The TV factory is well and truly back up and running following the grinding halt imposed by the pandemic, and with Showtrial done and dusted it's straight onto the next one.
You Don't Know Me, which is based on Imran Mahmood's crime novel of the same name, debuted in BBC One's primetime Sunday night slot (5th December), which speaks to the confidence that the broadcaster has in the series, and rightfully so. It's a compelling, well-executed piece of telly that is deserving of your attention.
Like the former, it also revolves around a murder and the crucial question of 'whodunnit?'. A young drug dealer – so junior he's still in college – has been shot dead and the trial to uncover who pulled the trigger has reached its final stages when we join the thriller.
The four-part series opens in a courtroom, with the CPS barrister reeling off a raft of key evidence that ties our protagonist Hero (Angela Black's Samuel Adewunmi) to the killing – gunpowder residue found on his clothing, traces of blood discovered beneath his fingernails, and more of the same. It's not looking good for him and if we were watching a real-world case unfold, we would have believed that his days were numbered. But this is a work of fiction, which means we're only just getting started.
Hero chooses to deliver his own closing statement rather than have his legal representative do it for him, which takes us right back to the very beginning of this whole sorry saga.

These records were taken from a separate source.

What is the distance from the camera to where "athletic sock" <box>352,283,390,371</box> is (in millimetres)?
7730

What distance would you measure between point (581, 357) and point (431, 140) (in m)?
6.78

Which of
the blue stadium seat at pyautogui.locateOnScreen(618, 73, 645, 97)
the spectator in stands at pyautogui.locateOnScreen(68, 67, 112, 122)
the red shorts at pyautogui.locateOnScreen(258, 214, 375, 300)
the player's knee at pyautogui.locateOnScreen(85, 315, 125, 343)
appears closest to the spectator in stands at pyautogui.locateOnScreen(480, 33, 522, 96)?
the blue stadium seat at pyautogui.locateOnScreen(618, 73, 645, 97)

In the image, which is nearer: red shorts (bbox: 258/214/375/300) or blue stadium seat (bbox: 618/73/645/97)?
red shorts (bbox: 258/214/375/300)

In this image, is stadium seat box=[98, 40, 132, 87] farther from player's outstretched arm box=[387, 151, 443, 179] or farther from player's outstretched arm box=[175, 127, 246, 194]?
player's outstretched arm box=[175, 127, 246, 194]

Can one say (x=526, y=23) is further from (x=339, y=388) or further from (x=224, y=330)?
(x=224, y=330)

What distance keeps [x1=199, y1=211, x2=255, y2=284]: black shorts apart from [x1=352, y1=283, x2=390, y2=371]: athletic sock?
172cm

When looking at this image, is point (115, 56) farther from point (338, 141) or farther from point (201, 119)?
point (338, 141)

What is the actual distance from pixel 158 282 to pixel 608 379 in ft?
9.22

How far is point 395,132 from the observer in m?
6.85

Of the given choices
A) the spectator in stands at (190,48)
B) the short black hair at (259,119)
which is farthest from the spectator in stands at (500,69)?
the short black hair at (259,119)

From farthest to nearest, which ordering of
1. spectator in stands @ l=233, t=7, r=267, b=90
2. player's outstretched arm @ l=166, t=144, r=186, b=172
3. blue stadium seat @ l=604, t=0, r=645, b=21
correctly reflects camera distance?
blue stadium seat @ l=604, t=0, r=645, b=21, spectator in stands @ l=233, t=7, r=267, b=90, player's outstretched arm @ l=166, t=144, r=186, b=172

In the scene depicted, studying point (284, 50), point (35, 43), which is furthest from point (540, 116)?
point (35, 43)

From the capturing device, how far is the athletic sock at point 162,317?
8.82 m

"But to talk about Jamil," he says, referencing the deceased, played by Informer's Roger Jean Nsengiyumva, "I have to talk about Kyra (Sophie Wilde)." She sits at the heart of this narrative and as Hero relays his account to the jury, we learn how one fleeting encounter with the doe-eyed, aloof woman who is never not clutching a book in her hands leads to such a violent end. This is a crime thriller but writer Tom Edge (Vigil, The Crown) takes significant care in sketching their blossoming romance, tracing it from the pair's initial encounter on a double decker bus, with Kyra overtly uninterested in Hero's playful advances, to their fixed status – at least in Hero's eyes – in one another's lives.
In one scene, the pair bounce around Kyra's living room together like newborn lambs high on the currents of life, unfiltered joy splashed across their faces. There's a particularly delightful montage of Hero attempting to master the art of cooking a carbonara fit for an Italian nonna in order to impress her. He rattles through 42 eggs in the space of one week in his quest to perfect the dish, which he eventually does – *the audience descends into rapturous applause*. It's a seemingly minor detail that, as we learn more about the plot, speaks volumes about the type of man that Hero is: someone who loves fully and deeply, and would do the unthinkable for those that he is devoted to. It's a window into his commitment to Kyra, exhibiting why he goes to such drastic lengths to find her following her sudden and unexplained departure from his life.
Who knew a bowl of pasta could say so much, eh?!
You Don't Know Me has all of the elements that we want and expect – mystery, drama, high stakes and so on and so forth – but the writing, complemented beautifully by Sarmad Masud's direction, ensures that those softer moments are as tender and warm as they need to be. They also create a distinct tone and atmosphere that elevates the series in a market which is heavily saturated.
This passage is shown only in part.